Does the Exit franchisee have to indemnify the subfranchisor for costs incurred in proceedings for injunctive relief?
Exit Franchise · 2025 FDDAnswer from 2025 FDD Document
Franchisee will indemnify the Subfranchisor for all costs that it incurs in any such proceedings including, without limitation, reasonable attorneys' fees, expert witness fees, costs of investigation, court costs, accounting fees, travel and living expenses, and all other related costs incurred by Subfranchisor.
Source: Item 23 — RECEIPT (FDD pages 42–235)

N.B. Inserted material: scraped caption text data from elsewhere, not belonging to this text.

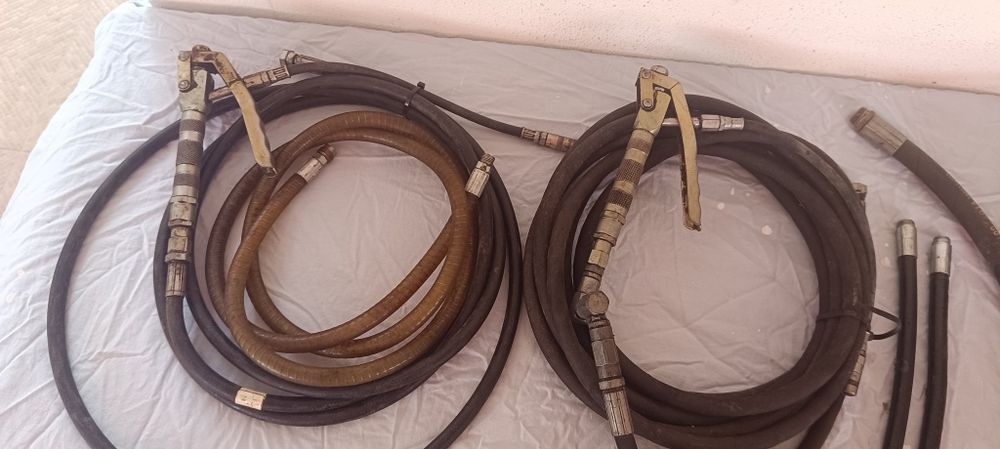 Mangueira alta pressão com pistola p massa consistente,óleo e fluidos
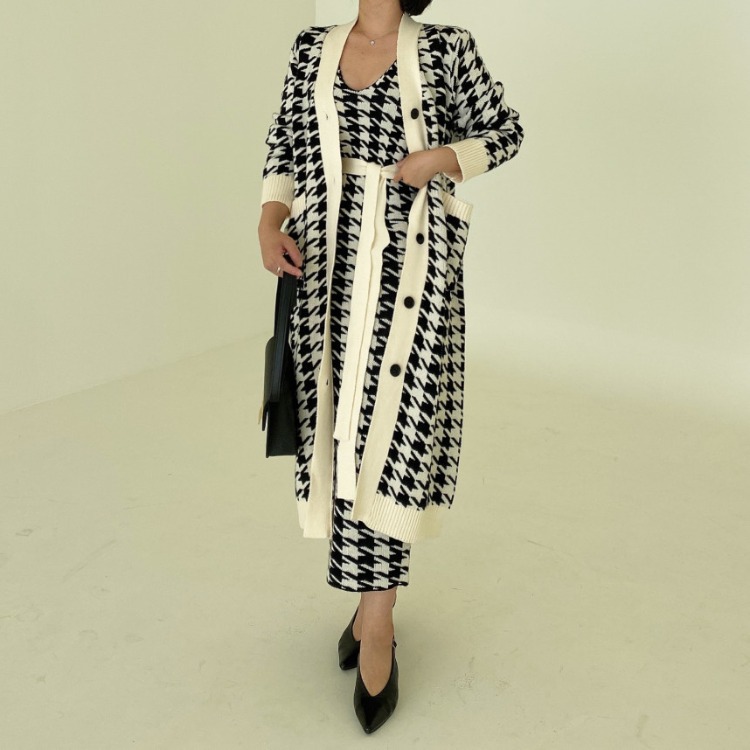 French niche lazy V-neck long knitted sweater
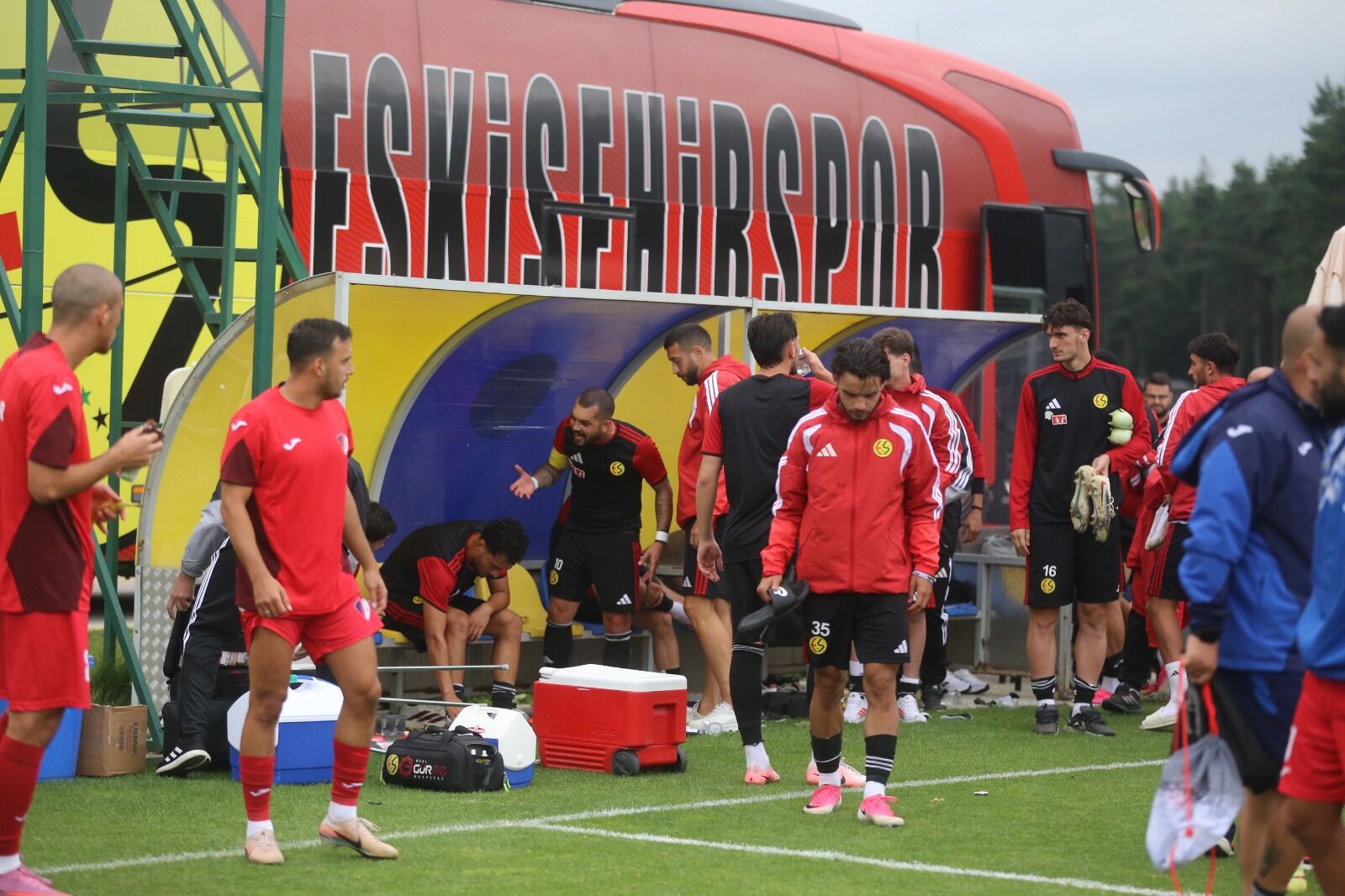 Eskişehirspor'da Beykan Şimşek’in öfkesi dikkat çekti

What This Means (2025 FDD)
According to Exit's 2025 Franchise Disclosure Document, the franchisee is required to indemnify the subfranchisor for costs incurred in proceedings for injunctive relief under specific circumstances. The franchisee must indemnify the subfranchisor for all costs incurred in proceedings for injunctive relief related to violations of the Exit System. These violations include issues related to the proprietary marks, franchisee obligations upon termination or expiration of the agreement, assignment of the agreement, covenants not to compete, confidentiality, or any act or omission by the franchisee, its employees, or agents that violates laws or impairs the goodwill associated with the Exit System.
This indemnification extends to all costs the subfranchisor incurs in such proceedings. This includes reasonable attorneys' fees, expert witness fees, costs of investigation, court costs, accounting fees, travel and living expenses, and all other related costs. The FDD specifies that these measures are necessary to protect the legitimate business interests of Exit, the subfranchisor, and other franchisees, particularly concerning the prevention of damage to goodwill, unauthorized dissemination of confidential information, protection of trade secrets, and the integrity of the Exit System.
This requirement means that if an Exit franchisee engages in activities that violate the franchise agreement and the subfranchisor seeks injunctive relief, the franchisee will be responsible for covering all associated costs. This could potentially create a significant financial burden for the franchisee, especially if the legal proceedings are extensive or complex. Prospective franchisees should carefully consider this indemnification clause and its potential financial implications before entering into a franchise agreement with Exit. It would be prudent to consult with a legal professional to fully understand the scope of this obligation and to assess the risks involved.